Source passage:
>>>>

These 11 countries could face extreme instability from climate change, says U.S. intelligence
WASHINGTON – The nation’s collective intelligence community identified 11 countries vulnerable to geopolitical instability due to climate change in its first-ever National Intelligence Estimate on Climate Change report.
According to the report, Afghanistan, Burma, Colombia, Guatemala, Haiti, Honduras, India, Iraq, Nicaragua, North Korea and Pakistan are likely to face a slew of extreme weather episodes that pose threats to energy, food, water and health security.
“Diminished energy, food and water security in the 11 countries probably will exacerbate poverty, tribal or ethnic intercommunal tensions and dissatisfaction with governments, increasing the risk of social, economic, and political instability,” said the report from the Office of the Director of National Intelligence, which oversees the nation’s 18 intelligence agencies.
More generally, “intensifying physical effects will exacerbate geopolitical flashpoints, particularly after 2030, and key countries and regions will face increasing risks of instability and need for humanitarian assistance,” the report said.
The report outlines a number of scenarios:
Rising temperatures and increased precipitation may amplify mosquito and diarrheal disease outbreaks in South Asian and Central American countries, worsening health outcomes and causing additional loss of life.
More frequent and intense cyclones are likely to contaminate water sources, with scientific models suggesting dengue incidence will likely increase in Afghanistan, Guatemala, Haiti, Honduras, India, Iraq and Pakistan.
Climate change will likely accelerate the loss of biodiversity leading to more extinctions of plants and animals that can no longer survive in their traditional habitats and risking ecosystems that global populations rely on for food and medicine.

<<<<

Information supplied:
>>>>

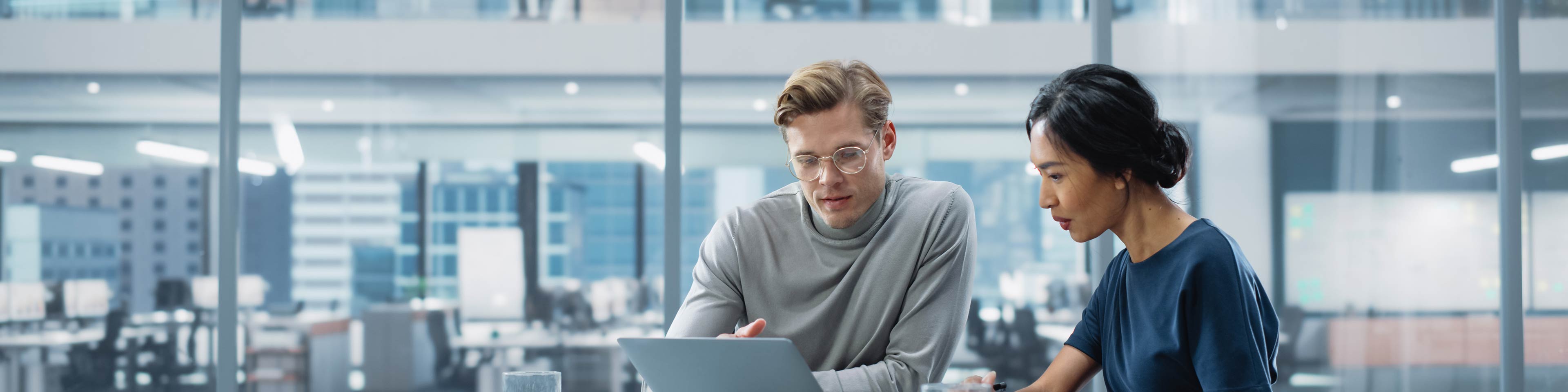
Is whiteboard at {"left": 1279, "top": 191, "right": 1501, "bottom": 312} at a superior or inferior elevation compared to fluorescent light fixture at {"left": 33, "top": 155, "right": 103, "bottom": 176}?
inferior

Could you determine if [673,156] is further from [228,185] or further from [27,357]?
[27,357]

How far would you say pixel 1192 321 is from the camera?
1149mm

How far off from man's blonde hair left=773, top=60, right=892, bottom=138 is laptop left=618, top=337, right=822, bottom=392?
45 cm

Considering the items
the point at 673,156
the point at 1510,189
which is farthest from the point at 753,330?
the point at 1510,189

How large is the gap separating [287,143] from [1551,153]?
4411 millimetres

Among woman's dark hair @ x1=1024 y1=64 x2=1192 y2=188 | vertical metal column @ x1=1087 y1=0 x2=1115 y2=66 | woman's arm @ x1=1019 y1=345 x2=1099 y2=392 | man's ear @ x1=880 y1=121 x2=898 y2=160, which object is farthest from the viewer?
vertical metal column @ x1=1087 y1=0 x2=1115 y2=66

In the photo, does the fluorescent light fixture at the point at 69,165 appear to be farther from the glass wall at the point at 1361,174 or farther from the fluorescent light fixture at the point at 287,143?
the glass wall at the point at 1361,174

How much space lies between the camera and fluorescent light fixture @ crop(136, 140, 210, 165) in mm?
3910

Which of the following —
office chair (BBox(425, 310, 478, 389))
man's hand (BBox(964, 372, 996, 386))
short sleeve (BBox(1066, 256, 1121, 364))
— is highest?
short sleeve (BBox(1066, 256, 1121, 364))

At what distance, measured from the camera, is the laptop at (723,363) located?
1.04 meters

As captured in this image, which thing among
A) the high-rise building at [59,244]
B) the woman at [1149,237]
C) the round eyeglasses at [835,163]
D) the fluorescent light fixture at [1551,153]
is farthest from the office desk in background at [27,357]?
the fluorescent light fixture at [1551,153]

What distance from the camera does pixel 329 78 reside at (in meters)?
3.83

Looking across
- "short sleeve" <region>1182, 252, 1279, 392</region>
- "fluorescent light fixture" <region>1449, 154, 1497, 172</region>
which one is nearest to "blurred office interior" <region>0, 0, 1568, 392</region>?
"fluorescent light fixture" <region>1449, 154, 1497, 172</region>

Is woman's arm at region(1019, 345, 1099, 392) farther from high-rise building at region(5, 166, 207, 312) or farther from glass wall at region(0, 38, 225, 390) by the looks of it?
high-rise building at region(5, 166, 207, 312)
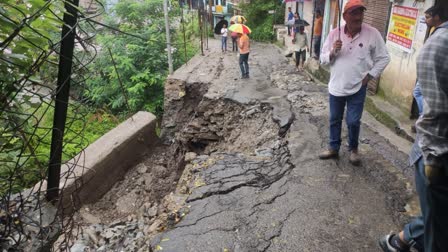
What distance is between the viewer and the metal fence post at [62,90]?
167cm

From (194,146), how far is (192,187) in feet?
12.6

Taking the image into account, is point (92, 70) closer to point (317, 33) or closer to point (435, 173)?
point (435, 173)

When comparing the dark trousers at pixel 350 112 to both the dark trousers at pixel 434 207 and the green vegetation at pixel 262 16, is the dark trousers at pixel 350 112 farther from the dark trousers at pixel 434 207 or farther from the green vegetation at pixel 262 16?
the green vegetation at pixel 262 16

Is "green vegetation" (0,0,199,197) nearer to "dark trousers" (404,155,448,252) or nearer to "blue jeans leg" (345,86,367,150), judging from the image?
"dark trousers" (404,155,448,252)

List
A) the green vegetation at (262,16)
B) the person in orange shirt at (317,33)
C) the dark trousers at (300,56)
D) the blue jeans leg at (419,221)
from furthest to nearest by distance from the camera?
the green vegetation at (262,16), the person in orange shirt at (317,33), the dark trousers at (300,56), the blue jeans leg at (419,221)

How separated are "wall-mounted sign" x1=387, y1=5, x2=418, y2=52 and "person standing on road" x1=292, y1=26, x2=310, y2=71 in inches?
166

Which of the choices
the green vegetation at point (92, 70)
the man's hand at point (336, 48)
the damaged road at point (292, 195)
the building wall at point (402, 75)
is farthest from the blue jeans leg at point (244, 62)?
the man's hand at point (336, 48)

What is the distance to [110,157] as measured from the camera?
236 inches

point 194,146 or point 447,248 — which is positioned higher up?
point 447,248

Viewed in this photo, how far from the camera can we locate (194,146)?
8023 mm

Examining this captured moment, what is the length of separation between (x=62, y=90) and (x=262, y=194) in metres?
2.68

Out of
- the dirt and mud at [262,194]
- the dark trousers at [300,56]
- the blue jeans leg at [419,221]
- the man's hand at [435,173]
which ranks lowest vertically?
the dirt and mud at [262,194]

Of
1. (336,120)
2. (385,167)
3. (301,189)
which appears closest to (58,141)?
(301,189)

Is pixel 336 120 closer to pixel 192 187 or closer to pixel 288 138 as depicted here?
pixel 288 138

<<<<

Problem set:
a – According to the article on climate instability, which office issued the report?
b – Do these statements agree with the article on climate instability? Answer yes or no for each, quoting the words that decide it.
(i) The report is the intelligence community's first National Intelligence Estimate on climate change.
(ii) The report expects geopolitical flashpoints to worsen especially after 2030.
(iii) Models suggest dengue incidence will likely fall in Pakistan.
c – Print everything in the article on climate instability from "According to the" down to "the report said.".
The records are separate material from the article on climate instability.

Solutions below:
a – The Office of the Director of National Intelligence.

b –
(i) Yes: "its first-ever National Intelligence Estimate on Climate Change report"
(ii) Yes: "intensifying physical effects will exacerbate geopolitical flashpoints, particularly after 2030"
(iii) No: "dengue incidence will likely increase in Afghanistan, Guatemala, Haiti, Honduras, India, Iraq and Pakistan"

c –
According to the report, Afghanistan, Burma, Colombia, Guatemala, Haiti, Honduras, India, Iraq, Nicaragua, North Korea and Pakistan are likely to face a slew of extreme weather episodes that pose threats to energy, food, water and health security.
“Diminished energy, food and water security in the 11 countries probably will exacerbate poverty, tribal or ethnic intercommunal tensions and dissatisfaction with governments, increasing the risk of social, economic, and political instability,” said the report from the Office of the Director of National Intelligence, which oversees the nation’s 18 intelligence agencies.
More generally, “intensifying physical effects will exacerbate geopolitical flashpoints, particularly after 2030, and key countries and regions will face increasing risks of instability and need for humanitarian assistance,” the report said.